J’avance donc que l’hétérotopisation a fonctionné pour la plupart des élèves dont nous avons recueilli les données. Une étude de plus grande ampleur pourrait être menée afin d’assoir ces affirmations.

3.3. Développer l’attention individuante

L’originalité du texte vient en partie d’un regard attentif et singulier sur les choses : comment centrer les élèves sur leur propre vision des choses, source d’auctorialité ?

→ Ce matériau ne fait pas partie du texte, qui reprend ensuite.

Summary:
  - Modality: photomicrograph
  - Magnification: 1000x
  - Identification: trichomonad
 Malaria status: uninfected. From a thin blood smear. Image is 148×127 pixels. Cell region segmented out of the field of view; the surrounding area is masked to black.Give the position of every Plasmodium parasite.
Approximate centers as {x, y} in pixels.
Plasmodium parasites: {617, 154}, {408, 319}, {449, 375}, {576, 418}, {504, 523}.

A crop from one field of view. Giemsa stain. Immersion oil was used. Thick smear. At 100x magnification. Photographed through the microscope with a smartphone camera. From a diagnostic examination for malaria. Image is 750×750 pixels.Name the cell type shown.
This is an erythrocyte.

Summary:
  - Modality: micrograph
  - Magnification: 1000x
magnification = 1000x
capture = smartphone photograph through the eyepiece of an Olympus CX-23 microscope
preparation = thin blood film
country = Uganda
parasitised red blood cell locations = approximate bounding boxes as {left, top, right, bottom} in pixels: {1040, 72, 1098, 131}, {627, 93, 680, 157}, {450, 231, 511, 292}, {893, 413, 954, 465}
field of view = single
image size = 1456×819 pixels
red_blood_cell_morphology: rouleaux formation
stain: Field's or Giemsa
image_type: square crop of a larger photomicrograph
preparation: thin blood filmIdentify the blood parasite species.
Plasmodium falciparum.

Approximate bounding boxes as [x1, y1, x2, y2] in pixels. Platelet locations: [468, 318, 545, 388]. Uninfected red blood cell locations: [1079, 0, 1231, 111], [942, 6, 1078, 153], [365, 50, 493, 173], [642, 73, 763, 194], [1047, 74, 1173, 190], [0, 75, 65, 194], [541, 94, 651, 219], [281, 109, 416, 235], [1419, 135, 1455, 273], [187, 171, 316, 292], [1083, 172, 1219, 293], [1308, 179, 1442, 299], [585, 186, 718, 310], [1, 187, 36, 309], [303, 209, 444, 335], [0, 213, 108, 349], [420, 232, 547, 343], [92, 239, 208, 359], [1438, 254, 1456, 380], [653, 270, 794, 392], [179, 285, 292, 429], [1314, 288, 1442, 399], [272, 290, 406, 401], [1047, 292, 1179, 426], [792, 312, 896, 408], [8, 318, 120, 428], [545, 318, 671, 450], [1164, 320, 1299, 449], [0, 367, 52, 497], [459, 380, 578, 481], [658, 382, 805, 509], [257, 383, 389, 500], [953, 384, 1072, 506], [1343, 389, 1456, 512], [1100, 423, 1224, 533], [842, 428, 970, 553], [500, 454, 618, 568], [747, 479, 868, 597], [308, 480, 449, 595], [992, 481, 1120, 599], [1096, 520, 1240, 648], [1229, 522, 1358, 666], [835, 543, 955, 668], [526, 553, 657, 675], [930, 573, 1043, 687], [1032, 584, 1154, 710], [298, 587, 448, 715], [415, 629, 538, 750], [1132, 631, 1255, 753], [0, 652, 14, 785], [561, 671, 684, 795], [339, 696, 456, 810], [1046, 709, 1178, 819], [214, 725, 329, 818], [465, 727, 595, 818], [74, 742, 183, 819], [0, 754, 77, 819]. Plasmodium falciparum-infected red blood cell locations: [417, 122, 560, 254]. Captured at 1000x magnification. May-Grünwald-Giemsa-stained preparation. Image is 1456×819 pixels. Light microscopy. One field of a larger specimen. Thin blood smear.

3.3.1. Travailler seul pour devenir auteur

L’outil didactique le plus simple est le choix de la modalité de travail : seul et non en groupe. Chaque élève doit remplir son carnet de bleu et développer une trace de ses expériences de bleu. À partir de ces recherches sensibles et en situation, il écrit son histoire de bleu. La diversité des thèmes associés au bleu dans le poème second synthétisée dans le tableau 1 est un des indices de cette implication personnelle :

Tableau 1. – Tableau synthétisant les thèmes associés à la couleur bleu pour le poème créatif.

Prénom élève

Thème associé au bleu pour le poème créatif

Prénom de l’élève

Thème associé au bleu pour le poème créatif

Bastien

Le bleu se révèle

Luna

Inspiration

César

La mer, « vie douce et colorée »

Sohane

Liberté et espoir

Cléa

Le ciel lors des attentats du 11 septembre

Adam

Aimé et détesté

Élève C

Océan et yeux

Chouaïb

Infini, sérénité, mélancolie

Élève D

Souvenirs

Léna

Mer et dauphins

Emy

Rêves et liberté

Luna

Mélancolie et rêves

Jade

Amour pour grand-père mourant — bleu de travail

Wiam

Métaphore de la peinture

Kylian

Oublier ses soucis

Léa

Bleu du vide

Lara

Bonheur

Justine

Bleu jean > mer

Lilian

Bureau d’enfant qui va être repeint

Ylona

Éloge d’une femme

Lou-Anne

Yeux

Alicia

Palette de bleu

Martin

3 situations : matins d’hiver, piscine, couverture / amour

Délinda

Rentrer dans les différentes cases bleues pour trouver son bleu = affirmation de soi

Nora

Mer / horizon

Maylis

Les yeux bleus

Stan

Le bleu se révèle

Layla

Visages bleus

Taïna

Le bleu nuit

Loin des stéréotypes, les élèves ont choisi un thème qui leur tenait à cœur, exprimant leur vision du bleu, voire leur histoire personnelle. Dans le questionnaire, 8 élèves sur les 33 disent s’être inspirés d’un souvenir précis en dehors de la classe pour écrire leur poème : Léna s’est inspirée d’un voyage en bateau pendant lequel elle a vu des orques, Jade de son amour pour son grand père mourant et du réconfort de son amoureux, Lou‑Anne de son amour pour un camarade, Yolan de son voyage en Corse.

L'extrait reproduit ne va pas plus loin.